Davide Di Molfetta: Anche per il numero 8 scuola Milan le ultime partite hanno registrato un significativo passo indietro rispetto al buon esordio di Avellino. Di Molfetta non è mai stato un goleador, è bene chiarirlo: della sua proverbiale capacità nello sfornare assist, però, si è persa ormai traccia. Camplone lo sposta da destra a sinistra e viceversa, col giocatore che non riesce mai a trovare la giocata giusta per innescare Di Piazza e Curiale. La sostituzione con Di Stefano è il finale scontato di una prestazione scialba e incolore. 

Flop

Matteo Di Piazza: Il dubbio, vedendolo giocare, viene sempre. Di Piazza è una prima punta, una seconda punta o un esterno d’attacco? Camplone non ha dubbi: è la prima soluzione ad essere quella giusta e lo ha ribadito più volte. Lui e Curiale sono intercambiabili. Il problema è che, in un match molto difficile come quello di oggi, l’attaccante di Partinico non riesce a far bene il lavoro che un centravanti dovrebbe compiere: far salire la squadra, soffiare la palla di testa ai difensori, provare a tenere alta la squadra. Lui prova invece a svariare, rientrare, non dare punti di riferimento alla difesa avversaria, girando però a vuoto. Di lui c’è traccia solo nel finale di primo tempo, quando spizza la palla per la conclusione pericolosa di Mazzarani. Troppo poco.

Esercizio breve 1:
Rispondi alle domande sul testo di lettura:
(a) Da chi viene sostituito Di Molfetta?
(b) Secondo Camplone, quale ruolo è quello giusto per Di Piazza?
(c) Per la conclusione pericolosa di quale giocatore Di Piazza spizza la palla nel finale di primo tempo?
Il testo di lettura e i record sono materiali distinti, senza legame tra loro.

Dati forniti:

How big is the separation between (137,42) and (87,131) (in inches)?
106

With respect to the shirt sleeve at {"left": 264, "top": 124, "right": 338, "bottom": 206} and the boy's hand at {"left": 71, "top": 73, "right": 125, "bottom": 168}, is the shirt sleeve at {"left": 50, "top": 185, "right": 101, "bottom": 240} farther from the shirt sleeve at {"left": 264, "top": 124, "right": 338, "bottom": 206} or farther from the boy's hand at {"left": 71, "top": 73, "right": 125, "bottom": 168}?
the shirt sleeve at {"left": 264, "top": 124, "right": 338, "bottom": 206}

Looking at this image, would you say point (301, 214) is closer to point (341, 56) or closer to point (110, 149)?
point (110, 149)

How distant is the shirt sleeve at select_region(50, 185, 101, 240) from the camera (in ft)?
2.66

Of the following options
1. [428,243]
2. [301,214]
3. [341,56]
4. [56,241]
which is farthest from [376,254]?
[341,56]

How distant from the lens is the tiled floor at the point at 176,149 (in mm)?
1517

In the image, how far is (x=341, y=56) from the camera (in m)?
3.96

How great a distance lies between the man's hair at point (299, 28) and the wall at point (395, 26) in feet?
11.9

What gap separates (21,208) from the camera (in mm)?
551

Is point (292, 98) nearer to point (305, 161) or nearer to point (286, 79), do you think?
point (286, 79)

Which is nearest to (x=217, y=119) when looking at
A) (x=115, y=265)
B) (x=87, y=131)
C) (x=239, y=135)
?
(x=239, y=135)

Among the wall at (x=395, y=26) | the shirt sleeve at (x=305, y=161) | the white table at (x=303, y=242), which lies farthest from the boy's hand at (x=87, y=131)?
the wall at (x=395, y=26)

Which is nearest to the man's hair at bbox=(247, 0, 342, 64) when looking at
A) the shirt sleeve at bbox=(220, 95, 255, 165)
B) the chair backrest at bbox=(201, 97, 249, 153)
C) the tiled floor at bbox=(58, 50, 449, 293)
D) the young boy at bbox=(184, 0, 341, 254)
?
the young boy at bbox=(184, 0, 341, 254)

Esercizio breve 2:
Individua ogni riga dei record in cui compare la parola "hand".

Risposta finale 1:
(a) Da Di Stefano.
(b) La prima punta.
(c) Di Mazzarani.

Risposta finale 2:
With respect to the shirt sleeve at {"left": 264, "top": 124, "right": 338, "bottom": 206} and the boy's hand at {"left": 71, "top": 73, "right": 125, "bottom": 168}, is the shirt sleeve at {"left": 50, "top": 185, "right": 101, "bottom": 240} farther from the shirt sleeve at {"left": 264, "top": 124, "right": 338, "bottom": 206} or farther from the boy's hand at {"left": 71, "top": 73, "right": 125, "bottom": 168}?
Among the wall at (x=395, y=26) | the shirt sleeve at (x=305, y=161) | the white table at (x=303, y=242), which lies farthest from the boy's hand at (x=87, y=131)?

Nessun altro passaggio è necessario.